## WHAT IS ASKED
A. Answer these from the profile of chess player Marjona Malikova, one line each:
(i) At what age did she start playing chess?
(ii) What place did she take at the 2017 Asian Championship in Tashkent?
(iii) What is her peak rating, and when did she reach it?
B. From the profile of chess player Marjona Malikova, list every medal in her medal record, giving the medal, the place, the year and the location for each.
C. Carry the biography of chess player Marjona Malikova forward, starting after its last sentence.

## DOCUMENT TEXT
□ □ □ □ □

Personal information
- Born: Marjona Malikova Abdumajid qizi July 17, 2002 (age 23) Samarkand, Uzbekistan

Chess career
- Country: Uzbekistan
- Title: Woman International Master (2023)
- Peak rating: 2091 (October 2024)

Medal record
Representing Uzbekistan
| Silver medal – second place | 2019 Tashkent | Individual |
| Bronze medal – third place | 2019 Samarkand | Individual |
| Bronze medal – third place | 2022 Issyk-Kul | Individual |

= Marjona Malikova =

Uzbekistani chess player (born 2002)

Marjona Malikova (born July 17, 2002 Samarkand, Uzbekistan) is an Uzbekistani chess player. She holds the title of Woman International Master (2023) and is a member of the Uzbekistan national chess team. In 2019, she won the Uzbekistan Chess Championship, and in 2022, she participated in the 44th World Chess Olympiad.

==Biography==
Marjona Malikova was born on July 17, 2002, in the Akdarynsky District of the Samarkand Region. She began playing chess at the age of nine.
Starting in 2017, she began participating in major chess tournaments. In that year, Malikova secured the eleventh position at the Asian Championship in Tashkent. In the same year, she took part in the international chess tournament "Qarshi-Open" in Karshi.

In 2018, Malikova competed in the Western Asian Countries Chess Championship held in Tashkent and secured the fifth position. In the same year, she won the national school chess championship.

□ □ □ □ □

## LISTED RECORDS

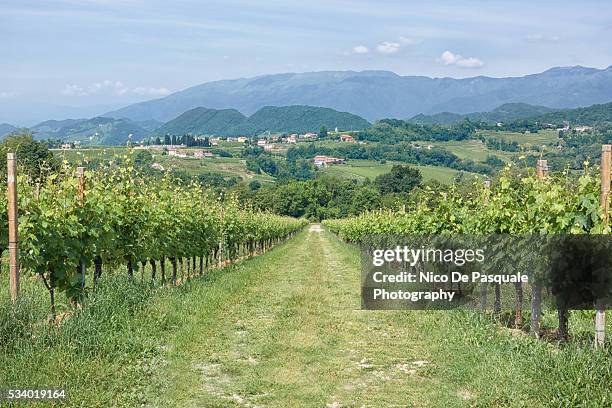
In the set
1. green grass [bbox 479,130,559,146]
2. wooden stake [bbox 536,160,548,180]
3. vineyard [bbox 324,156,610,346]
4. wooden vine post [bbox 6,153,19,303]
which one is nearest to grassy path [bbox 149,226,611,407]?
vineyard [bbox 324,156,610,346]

□ □ □ □ □

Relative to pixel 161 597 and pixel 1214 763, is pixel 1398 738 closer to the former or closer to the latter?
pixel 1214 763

□ □ □ □ □

## TASK-BY-TASK RESULTS
A.
(i) Nine.
(ii) Eleventh.
(iii) 2091, in October 2024.

B.
- Silver medal, second place, 2019, Tashkent
- Bronze medal, third place, 2019, Samarkand
- Bronze medal, third place, 2022, Issyk-Kul

C.
In 2019, during the Asian Chess Championship in Tashkent, Malikova won a silver medal. In the same year, she became the champion of Uzbekistan in chess.

In 2020, she won the bronze medal at the Anarkulov Memorial Chess Competition in Samarkand. However, in 2021, she finished in sixth place at the Uzbekistan Women's Chess Championship, and in 2022, she placed fourth in the same championship.

In 2022, the Uzbekistan national chess team, which included Marjona Malikova, participated in the 44th World Chess Olympiad in Chennai, India. In seven games, she won three and drew one. For her participation in the chess Olympiad, President Shavkat Mirziyoyev of Uzbekistan awarded Marjona Malikova the "Kelajak bunyodkori" (Creator of the Future) medal. In the same year, Malikova won the gold medal at the Western Asia Chess Championship 2022 in Issyk-Kul, Korumdu, Kyrgyzstan.

In 2023, she achieved the title of Woman International Master.